# grassy plants...



## jah maan (Jan 20, 2004)

im planing on designing a 150gallon planted tanks for my piranhas currenly i use java moss to cover up my substrate ... (cause i dont want anything being bare) does anyone have an idea of what other species of grassy plants should be used ?

thanks.


----------



## Husky_Jim (May 26, 2003)

You can also use "Ophiopogon Minima" which is a 'grass' type plant who have minimum light requirements.

Here are some pics of it:

pic 1:

Jim


----------



## Husky_Jim (May 26, 2003)

Pic 2:

Jim


----------



## rbP NUT (Dec 2, 2003)

husky jim! doesnt that die on you mate? i dont have much luck with those


----------



## BanditBrother (Nov 8, 2003)

I tried them but they got eaten!!!


----------



## Judazzz (Jan 13, 2003)

Looking for grassy plants?

Try vallisneria: they come in lots of shapes, colors and sizes, but are quite harddy (as long as they have enough light), and are very useful to create some shaded area's in your tank.
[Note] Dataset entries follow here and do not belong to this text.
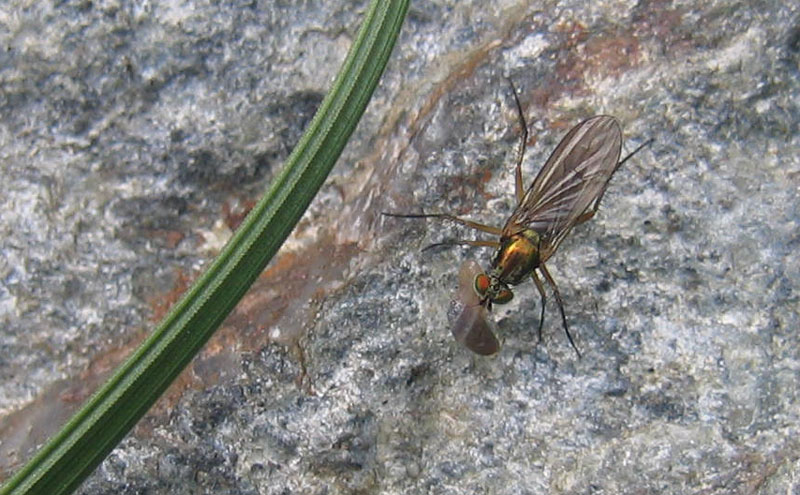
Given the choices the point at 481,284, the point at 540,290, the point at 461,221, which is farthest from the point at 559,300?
the point at 461,221

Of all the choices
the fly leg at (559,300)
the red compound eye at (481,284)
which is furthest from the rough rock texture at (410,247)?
the red compound eye at (481,284)

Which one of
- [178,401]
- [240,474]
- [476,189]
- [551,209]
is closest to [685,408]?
[551,209]

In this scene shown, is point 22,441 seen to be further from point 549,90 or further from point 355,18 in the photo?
point 549,90

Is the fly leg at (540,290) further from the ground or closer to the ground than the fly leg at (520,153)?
closer to the ground

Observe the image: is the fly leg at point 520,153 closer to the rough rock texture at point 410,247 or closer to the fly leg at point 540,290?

Some random pics I found on the net (not my own!):




























And check this for tons more pics


----------



## jah maan (Jan 20, 2004)

oh nice nice here is a pic by one of takashi amano's creation im having problems tho in identifying the grass that he uses any clue ?....


----------



## BanditBrother (Nov 8, 2003)

Dunno but it looks cool!! Would be a pain in the arse me thinks when it comes tcleaning with the mess Ps make!!


----------



## Husky_Jim (May 26, 2003)

*jah maan:* I believe that hose are "Lilaeopsis" and if so it is a very difficult plant which requires a lot of light!

*rbP NUT:* It's not that difficult keeping the specified spiecie...

Jim


----------



## Black-Phoenix (Oct 21, 2003)

thats an awesome tank but I imagin its hell to clean. I really cant say enough about the differnt types of java ferns. But a lot of people are snobs :laugh:


----------



## jah maan (Jan 20, 2004)

husky_jim said:


> "Lilaeopsis" and if so it is a very difficult plant which requires a lot of light!
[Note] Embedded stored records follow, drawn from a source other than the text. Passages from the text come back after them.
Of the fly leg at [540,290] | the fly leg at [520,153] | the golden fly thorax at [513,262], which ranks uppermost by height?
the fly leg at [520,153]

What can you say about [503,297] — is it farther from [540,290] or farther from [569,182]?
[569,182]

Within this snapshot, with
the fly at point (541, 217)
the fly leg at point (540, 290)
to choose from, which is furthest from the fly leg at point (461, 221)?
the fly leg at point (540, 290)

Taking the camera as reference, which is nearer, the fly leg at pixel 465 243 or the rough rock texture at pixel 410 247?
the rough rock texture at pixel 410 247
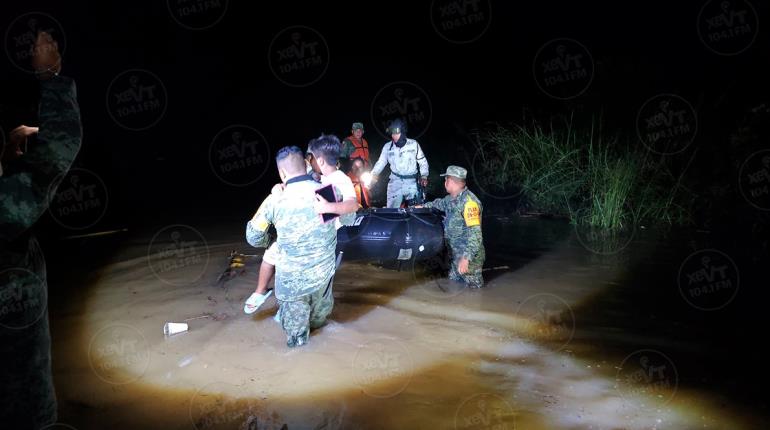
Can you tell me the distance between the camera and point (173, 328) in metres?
4.55

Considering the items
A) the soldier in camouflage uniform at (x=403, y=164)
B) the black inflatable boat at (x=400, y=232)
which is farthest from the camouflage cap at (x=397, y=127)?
the black inflatable boat at (x=400, y=232)

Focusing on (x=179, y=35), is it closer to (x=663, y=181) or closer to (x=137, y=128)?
(x=137, y=128)

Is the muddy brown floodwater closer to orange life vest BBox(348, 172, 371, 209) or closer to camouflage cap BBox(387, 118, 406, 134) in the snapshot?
orange life vest BBox(348, 172, 371, 209)

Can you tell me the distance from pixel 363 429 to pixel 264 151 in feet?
69.4

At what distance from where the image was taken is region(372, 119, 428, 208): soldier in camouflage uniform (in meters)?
8.23

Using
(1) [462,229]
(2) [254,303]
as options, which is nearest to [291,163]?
(2) [254,303]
 hey man if you say difficult are you refering to the ammout of light or is there more to it ??


----------



## Husky_Jim (May 26, 2003)

jah maan said:


> husky_jim said:
> 
> 
> > "Lilaeopsis" and if so it is a very difficult plant which requires a lot of light!
> ...


 Yes i meant the Amount of light!!!!









Jim


----------



## jah maan (Jan 20, 2004)

husky_jim said:


> Yes i meant the Amount of light!!!!


 in that case that wouldnt be too hard to do i guess.... heh


----------